Ahmed Faiz Hussain (އަޙްމަދު ފާއިޒު ޙުސައިން; born 28 April 1963) is a Maldivian lawyer and former judge who served as the 2nd Chief Justice of the Maldives from 2010 to 2014. Hussain previously served as a Justice of the Supreme Court of the Maldives from 2008 to 2010.

== Early life ==
Ahmed Faiz Hussain was born on 28 April 1963 in Vaikaradhoo, Haa Alif Atoll.

== Career ==
Hussain had served as a judge at the Civil Court and the High Court of the Maldives.

On 18 September 2008, Hussain was a Justice at the Supreme Court of the Maldives.

In 2010, President Mohamed Nasheed nominated Hussain as the Chief Justice. He was later appointed as the Chief Justice.

As the Chief Justice, he had sworn in Mohamed Waheed Hassan as the President following the resignation of Mohamed Nasheed. He had also sworn in Abdulla Yameen and Mohamed Jameel Ahmed as the President and Vice President respectively.
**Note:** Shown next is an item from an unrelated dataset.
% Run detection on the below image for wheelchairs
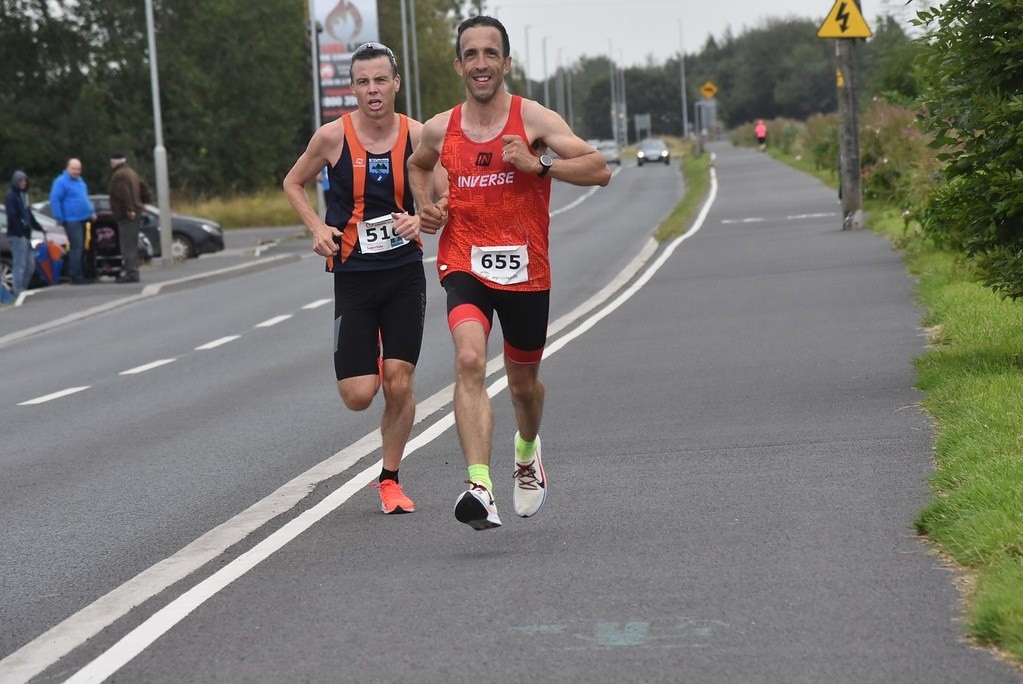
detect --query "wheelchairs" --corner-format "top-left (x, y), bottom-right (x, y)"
top-left (84, 210), bottom-right (128, 281)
In 2014, the People's Majlis passed an amendment to the Judicature Act, where the Supreme Court bench decreased from seven to five judges. Hours after the amendment was ratified, the Judicial Service Commission (JSC) called an emergency meeting where they recommended that Hussain and Judge Ahmed Muthasim Adnan be removed. The Majlis later removed both of them. The International Commission of Jurists called it an "arbitrary and unlawful removal", the United Nations Special Rapporteur on the independence of judges and lawyers Gabriela Knaul urged authorities to reconsider their dismissal.

In 2019, President Ibrahim Mohamed Solih consulted with the JSC to reappoint Hussain to the Supreme Court bench. The JSC later advised President Solih against reappointment following unconstitutional decisions made during his time as Chief Justice.